PENTECOST

John 20:19-23


Dear Friends, Jesus had just experienced the most profound expression of evil ever in His Passion and Death. He had chosen to participate in all the horrors of violence and hatred in all of human history. This encounter with the consequences of sin and death had terrorized his disciples. They hid in confusion and fear that they would be next. Despair had conquered the most minimal element of hope. Faith and trust had fled with the arrival of the mob in the Garden.

They now huddled together in the naked vulnerability of their humanity. All of a sudden, Jesus is in their midst. His message is not vengeance. Amazingly, He does not even point the finger at their cowardly collapse. His bewildered disciples were too awe-struck to feel the shame. It was a “wow” moment to the thousandth degree.

His message was direct, clear, and simple: “Peace be with you.” (Jn 20:19) This peace is not a wishful hope. It is a divine declaration. This is the peace that had been won in the victory of love over hate, of life over death in the self-sacrificing death on the cross.

In addition to the peace, He renders the power of forgiveness. These two gifts of peace and forgiveness are in the context of His commissioning of the disciples. “‘As the Father has sent me, I send you.’ As He said this He breathed on them and said, ‘Receive the Holy Spirit.’” (Jn20:21-23)

Receiving the Holy Spirit is a symbol of a new creation. Just as God breathed life into Adam in the Garden, so too, Jesus breathed new life into the disciples that makes them holy and leads them to conquer evil. This is made possible by the love expressed in the gifts of peace and forgiveness.

Then follows a second declaration of peace. Jesus assures his gift of peace to the disciples and to us. With this second announcement of peace and the gift of the Spirit, the mandate is clear. The gospel must be proclaimed to all the world. This is a task that has continued in grace and sin, in human heroics and woeful neglect for over two thousand years even to the election of a new Pope from Chicago! In the midst of the weeds and the wheat, the Church has continued to grow. Even to this day, each of us still are called to share in the proclamation of love’s victory over a very broken world. This is some very good news indeed!

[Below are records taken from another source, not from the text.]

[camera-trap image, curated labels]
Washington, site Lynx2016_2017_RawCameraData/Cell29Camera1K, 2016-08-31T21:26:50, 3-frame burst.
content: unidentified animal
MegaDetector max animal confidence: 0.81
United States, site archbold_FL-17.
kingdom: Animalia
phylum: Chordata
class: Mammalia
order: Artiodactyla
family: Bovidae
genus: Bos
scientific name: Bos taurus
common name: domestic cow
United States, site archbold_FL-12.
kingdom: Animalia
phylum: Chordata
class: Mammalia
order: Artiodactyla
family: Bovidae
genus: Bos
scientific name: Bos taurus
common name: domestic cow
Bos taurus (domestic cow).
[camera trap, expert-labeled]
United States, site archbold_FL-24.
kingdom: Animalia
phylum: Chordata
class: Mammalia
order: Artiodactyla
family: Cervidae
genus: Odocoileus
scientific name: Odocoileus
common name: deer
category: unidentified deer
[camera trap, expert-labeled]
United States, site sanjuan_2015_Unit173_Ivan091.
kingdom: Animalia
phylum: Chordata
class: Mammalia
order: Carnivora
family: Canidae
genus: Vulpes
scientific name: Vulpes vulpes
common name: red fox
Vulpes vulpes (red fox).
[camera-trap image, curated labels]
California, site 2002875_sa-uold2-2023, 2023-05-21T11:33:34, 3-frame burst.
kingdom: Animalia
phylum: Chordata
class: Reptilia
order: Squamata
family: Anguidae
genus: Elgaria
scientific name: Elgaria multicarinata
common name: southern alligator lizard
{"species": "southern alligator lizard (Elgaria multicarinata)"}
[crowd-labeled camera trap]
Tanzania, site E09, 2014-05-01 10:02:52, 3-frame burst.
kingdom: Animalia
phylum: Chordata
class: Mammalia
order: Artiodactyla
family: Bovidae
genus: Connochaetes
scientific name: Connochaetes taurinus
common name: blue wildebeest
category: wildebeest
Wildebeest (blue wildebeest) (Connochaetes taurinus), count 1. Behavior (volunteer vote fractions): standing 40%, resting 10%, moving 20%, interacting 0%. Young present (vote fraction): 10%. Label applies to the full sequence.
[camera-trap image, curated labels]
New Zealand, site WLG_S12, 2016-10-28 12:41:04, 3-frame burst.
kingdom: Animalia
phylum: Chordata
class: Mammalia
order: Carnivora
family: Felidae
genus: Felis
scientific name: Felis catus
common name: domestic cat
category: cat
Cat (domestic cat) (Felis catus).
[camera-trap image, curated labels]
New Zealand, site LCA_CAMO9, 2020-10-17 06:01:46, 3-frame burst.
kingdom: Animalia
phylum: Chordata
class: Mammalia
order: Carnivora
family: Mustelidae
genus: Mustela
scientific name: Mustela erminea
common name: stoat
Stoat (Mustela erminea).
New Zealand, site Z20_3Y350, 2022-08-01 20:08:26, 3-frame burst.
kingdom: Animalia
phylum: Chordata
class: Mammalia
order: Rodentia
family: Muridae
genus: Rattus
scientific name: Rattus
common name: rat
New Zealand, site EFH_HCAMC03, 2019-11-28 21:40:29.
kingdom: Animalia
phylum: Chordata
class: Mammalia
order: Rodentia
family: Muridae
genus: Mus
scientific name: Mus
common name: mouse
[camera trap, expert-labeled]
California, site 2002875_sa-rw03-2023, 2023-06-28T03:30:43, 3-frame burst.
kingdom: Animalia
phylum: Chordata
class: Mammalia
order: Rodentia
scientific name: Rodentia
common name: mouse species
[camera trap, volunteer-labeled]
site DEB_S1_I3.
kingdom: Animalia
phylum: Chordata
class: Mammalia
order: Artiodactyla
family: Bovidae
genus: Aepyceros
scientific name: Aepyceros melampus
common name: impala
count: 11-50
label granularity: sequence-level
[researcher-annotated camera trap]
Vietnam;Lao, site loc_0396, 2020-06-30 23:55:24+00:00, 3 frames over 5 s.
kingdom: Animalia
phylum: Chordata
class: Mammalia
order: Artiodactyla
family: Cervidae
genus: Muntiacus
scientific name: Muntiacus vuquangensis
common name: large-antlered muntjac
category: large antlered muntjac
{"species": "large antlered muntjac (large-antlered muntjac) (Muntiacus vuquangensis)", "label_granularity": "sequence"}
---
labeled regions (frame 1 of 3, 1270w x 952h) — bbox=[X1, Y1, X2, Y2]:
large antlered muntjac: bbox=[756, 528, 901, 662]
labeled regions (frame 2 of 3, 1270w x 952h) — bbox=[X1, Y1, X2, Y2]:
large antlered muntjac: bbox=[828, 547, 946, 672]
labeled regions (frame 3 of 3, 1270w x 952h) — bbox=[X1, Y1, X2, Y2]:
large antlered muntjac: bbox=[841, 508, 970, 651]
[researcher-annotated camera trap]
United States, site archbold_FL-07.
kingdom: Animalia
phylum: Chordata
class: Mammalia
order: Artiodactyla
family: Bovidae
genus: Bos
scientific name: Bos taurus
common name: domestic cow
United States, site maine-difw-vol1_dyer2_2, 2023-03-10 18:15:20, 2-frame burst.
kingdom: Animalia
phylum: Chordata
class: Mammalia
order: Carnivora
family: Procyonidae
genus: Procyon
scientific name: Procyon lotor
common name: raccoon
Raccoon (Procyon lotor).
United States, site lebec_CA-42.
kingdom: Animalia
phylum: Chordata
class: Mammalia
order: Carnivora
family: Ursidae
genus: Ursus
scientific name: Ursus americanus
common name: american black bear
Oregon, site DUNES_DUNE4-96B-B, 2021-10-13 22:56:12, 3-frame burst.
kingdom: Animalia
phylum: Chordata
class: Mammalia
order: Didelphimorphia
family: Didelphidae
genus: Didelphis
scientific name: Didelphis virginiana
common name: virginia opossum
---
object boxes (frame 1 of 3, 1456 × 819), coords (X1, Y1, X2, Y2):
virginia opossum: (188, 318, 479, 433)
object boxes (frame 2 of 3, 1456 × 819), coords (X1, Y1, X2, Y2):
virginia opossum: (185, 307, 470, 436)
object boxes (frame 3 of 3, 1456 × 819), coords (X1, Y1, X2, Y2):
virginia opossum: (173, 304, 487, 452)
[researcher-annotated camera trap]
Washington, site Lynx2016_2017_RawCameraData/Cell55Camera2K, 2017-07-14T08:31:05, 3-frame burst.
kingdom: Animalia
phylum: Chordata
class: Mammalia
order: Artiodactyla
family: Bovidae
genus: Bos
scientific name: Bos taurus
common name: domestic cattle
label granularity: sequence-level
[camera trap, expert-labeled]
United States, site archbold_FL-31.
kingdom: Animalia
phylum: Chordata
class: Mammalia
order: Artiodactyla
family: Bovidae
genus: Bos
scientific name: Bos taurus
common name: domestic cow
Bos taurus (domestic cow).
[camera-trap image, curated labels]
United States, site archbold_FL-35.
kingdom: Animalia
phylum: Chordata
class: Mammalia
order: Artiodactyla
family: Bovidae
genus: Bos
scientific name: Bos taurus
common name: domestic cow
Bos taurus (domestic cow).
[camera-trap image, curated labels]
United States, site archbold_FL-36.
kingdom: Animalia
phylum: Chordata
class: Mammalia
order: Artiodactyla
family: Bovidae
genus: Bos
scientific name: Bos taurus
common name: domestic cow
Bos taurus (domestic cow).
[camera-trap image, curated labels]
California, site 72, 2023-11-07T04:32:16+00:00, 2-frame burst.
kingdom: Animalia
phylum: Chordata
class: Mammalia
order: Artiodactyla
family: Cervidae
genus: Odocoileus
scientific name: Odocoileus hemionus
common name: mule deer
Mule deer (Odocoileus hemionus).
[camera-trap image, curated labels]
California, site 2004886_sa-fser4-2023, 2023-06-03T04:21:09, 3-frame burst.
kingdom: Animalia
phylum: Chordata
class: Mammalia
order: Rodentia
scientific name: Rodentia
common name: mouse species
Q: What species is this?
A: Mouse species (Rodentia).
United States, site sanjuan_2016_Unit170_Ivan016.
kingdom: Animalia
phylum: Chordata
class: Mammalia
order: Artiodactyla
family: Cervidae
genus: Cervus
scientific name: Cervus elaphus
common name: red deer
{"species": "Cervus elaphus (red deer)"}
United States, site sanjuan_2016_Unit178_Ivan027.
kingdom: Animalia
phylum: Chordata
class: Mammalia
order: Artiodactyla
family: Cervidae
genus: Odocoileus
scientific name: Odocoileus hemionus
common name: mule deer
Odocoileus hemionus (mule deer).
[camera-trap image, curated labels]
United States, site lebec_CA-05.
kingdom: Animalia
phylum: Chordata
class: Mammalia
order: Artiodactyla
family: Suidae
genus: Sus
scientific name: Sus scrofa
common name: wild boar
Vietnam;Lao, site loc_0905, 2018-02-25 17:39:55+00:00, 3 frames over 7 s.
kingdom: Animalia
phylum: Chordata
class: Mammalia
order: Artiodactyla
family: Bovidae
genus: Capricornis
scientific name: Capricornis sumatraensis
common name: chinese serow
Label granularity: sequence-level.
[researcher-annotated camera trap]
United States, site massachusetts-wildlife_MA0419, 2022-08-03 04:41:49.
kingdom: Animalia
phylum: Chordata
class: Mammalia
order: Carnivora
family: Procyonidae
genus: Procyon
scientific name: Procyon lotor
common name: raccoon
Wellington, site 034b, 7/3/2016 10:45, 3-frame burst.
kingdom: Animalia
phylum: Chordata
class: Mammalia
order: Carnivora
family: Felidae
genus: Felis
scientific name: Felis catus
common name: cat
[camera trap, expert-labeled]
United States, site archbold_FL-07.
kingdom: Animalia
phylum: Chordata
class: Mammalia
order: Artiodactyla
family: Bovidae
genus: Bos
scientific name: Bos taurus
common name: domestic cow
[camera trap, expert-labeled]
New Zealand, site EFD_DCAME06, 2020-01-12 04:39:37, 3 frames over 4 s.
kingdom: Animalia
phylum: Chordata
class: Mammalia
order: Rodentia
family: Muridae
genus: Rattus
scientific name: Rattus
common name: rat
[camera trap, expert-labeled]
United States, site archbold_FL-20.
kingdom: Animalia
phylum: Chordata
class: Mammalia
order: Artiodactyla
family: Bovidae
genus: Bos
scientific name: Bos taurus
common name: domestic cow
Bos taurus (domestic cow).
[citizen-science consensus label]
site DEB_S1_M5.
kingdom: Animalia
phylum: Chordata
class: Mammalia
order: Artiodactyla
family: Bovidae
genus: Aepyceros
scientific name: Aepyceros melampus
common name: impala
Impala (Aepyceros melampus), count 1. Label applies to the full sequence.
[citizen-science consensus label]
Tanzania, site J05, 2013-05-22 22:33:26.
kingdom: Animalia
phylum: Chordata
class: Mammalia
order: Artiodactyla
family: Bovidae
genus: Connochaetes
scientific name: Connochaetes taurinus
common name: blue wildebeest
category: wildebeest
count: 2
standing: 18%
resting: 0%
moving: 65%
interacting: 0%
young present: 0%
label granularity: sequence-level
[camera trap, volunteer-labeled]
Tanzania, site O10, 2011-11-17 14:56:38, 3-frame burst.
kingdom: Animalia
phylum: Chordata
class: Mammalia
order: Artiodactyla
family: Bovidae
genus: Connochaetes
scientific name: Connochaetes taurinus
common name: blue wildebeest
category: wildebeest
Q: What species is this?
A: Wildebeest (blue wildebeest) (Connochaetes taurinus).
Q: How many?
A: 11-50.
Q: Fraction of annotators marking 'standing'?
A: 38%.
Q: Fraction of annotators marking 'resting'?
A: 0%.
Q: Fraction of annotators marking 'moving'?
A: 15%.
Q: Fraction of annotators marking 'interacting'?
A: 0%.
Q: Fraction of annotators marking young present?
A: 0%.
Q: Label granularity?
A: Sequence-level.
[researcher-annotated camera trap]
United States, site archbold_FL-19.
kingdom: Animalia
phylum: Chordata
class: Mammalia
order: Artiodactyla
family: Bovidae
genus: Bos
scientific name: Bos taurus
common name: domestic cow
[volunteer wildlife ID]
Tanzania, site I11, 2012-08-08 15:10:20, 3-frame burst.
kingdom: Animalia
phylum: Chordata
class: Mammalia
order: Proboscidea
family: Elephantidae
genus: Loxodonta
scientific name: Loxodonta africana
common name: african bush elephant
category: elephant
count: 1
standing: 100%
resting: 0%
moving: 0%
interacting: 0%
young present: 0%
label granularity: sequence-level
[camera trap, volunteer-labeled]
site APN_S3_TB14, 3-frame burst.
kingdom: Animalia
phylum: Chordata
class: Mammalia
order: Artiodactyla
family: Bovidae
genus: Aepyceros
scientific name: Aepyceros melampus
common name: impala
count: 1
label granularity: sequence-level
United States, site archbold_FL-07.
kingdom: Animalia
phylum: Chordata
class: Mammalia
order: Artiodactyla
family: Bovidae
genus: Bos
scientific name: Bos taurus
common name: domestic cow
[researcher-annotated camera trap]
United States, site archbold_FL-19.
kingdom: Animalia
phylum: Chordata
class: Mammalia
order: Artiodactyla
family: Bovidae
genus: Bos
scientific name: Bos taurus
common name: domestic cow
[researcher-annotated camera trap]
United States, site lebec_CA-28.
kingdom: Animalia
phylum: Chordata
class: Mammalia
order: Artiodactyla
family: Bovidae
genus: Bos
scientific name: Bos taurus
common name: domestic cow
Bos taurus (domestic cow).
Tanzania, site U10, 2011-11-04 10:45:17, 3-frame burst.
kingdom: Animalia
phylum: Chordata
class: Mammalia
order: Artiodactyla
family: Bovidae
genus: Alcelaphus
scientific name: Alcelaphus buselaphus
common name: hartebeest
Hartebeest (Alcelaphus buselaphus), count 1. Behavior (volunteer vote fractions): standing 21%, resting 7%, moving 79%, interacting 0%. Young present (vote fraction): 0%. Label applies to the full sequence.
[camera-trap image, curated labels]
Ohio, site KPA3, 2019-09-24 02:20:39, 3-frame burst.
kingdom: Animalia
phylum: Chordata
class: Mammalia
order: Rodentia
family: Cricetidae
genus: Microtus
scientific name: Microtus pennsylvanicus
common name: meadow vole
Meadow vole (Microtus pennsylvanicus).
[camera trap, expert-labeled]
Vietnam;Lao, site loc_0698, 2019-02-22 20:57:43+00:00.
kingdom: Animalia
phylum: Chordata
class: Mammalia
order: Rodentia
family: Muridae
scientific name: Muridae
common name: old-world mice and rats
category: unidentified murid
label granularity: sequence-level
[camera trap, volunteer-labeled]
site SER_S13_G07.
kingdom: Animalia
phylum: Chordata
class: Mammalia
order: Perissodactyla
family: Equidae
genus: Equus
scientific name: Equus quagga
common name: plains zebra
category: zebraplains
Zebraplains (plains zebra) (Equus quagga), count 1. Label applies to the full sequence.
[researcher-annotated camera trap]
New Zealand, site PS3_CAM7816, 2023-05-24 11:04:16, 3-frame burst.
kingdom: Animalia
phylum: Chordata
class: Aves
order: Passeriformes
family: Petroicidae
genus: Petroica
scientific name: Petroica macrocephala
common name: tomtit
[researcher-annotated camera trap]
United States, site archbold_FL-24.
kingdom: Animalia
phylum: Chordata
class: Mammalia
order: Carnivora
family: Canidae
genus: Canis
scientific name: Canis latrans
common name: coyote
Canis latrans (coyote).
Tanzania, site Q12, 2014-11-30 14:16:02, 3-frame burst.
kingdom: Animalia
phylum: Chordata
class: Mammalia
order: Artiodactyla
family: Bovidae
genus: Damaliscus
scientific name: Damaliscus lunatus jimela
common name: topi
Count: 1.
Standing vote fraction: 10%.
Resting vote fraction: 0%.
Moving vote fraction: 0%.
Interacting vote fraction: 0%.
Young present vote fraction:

After the encounter with the Risen Jesus, the disciples’ story is very different. Fear gave way to courage and commitment. A new conviction led them to confront power with patience and perseverance and the overwhelming wonder of Jesus’ gospel message. The gospel was proclaimed in spite of conflict and confusion. Cultural barriers and native parochial narrowness opened up to a universal community that continues to grow in openness to this very day.

Just as in the Resurrection of Jesus, the transformed disciples, gifted with the Holy Spirit, witnessed to the victory of love over evil and death. The seeds of the new creation began in the renewed hearts of these very weak and pedestrian followers of Christ. They began an ever expanding community of faith that has survived and prospered over these two thousand years. It is our responsibility to continue that task to witness to God’s love in our daily lives.

Paul draws us into the beautiful mystery of how this new creation flows from the Spirit-filled hearts of the recipients of the Holy Spirit. In Galatians Paul writes: “I say live by the Spirit and you will certainly not gratify the desires of the flesh…the fruit of the Spirit is love, joy, peace, patience, kindness, generosity, faithfulness, gentleness, self-control.” (Gal 5:16, 22-23)

Today, on this feast of Pentecost, we are invited again to receive the gifts of peace and forgiveness. To do so, we need to turn away from sin which is a refusal to love. Like the first disciples, the Spirit beckons us to continually expand the horizons of our love. For most of us, this demands forgiveness with a risk wrapped in courage.

The peace of Christ comes at a price. The patience and gentleness along with the joy and kindness and the other fruits of the Spirit described by Paul are ever so precious gifts. They are possible only in a heart seeking reconciliation that brings the new life of Christ into a world ravaged by sin and death, division and exclusion. This is the call for us on this Pentecost: transform our lives by the gift of Christ’s peace and His call to forgiveness. Slowly, we must understand that for the Spirit there is no limit on forgiveness and the target of inclusiveness is ever expanding and dynamic. The numerous descriptions of “those people” in our heart have to give way a new definition of “us”. In this struggle to move out of our comfortable world, we will find the only way that leads to the prized gift of Christ’s peace.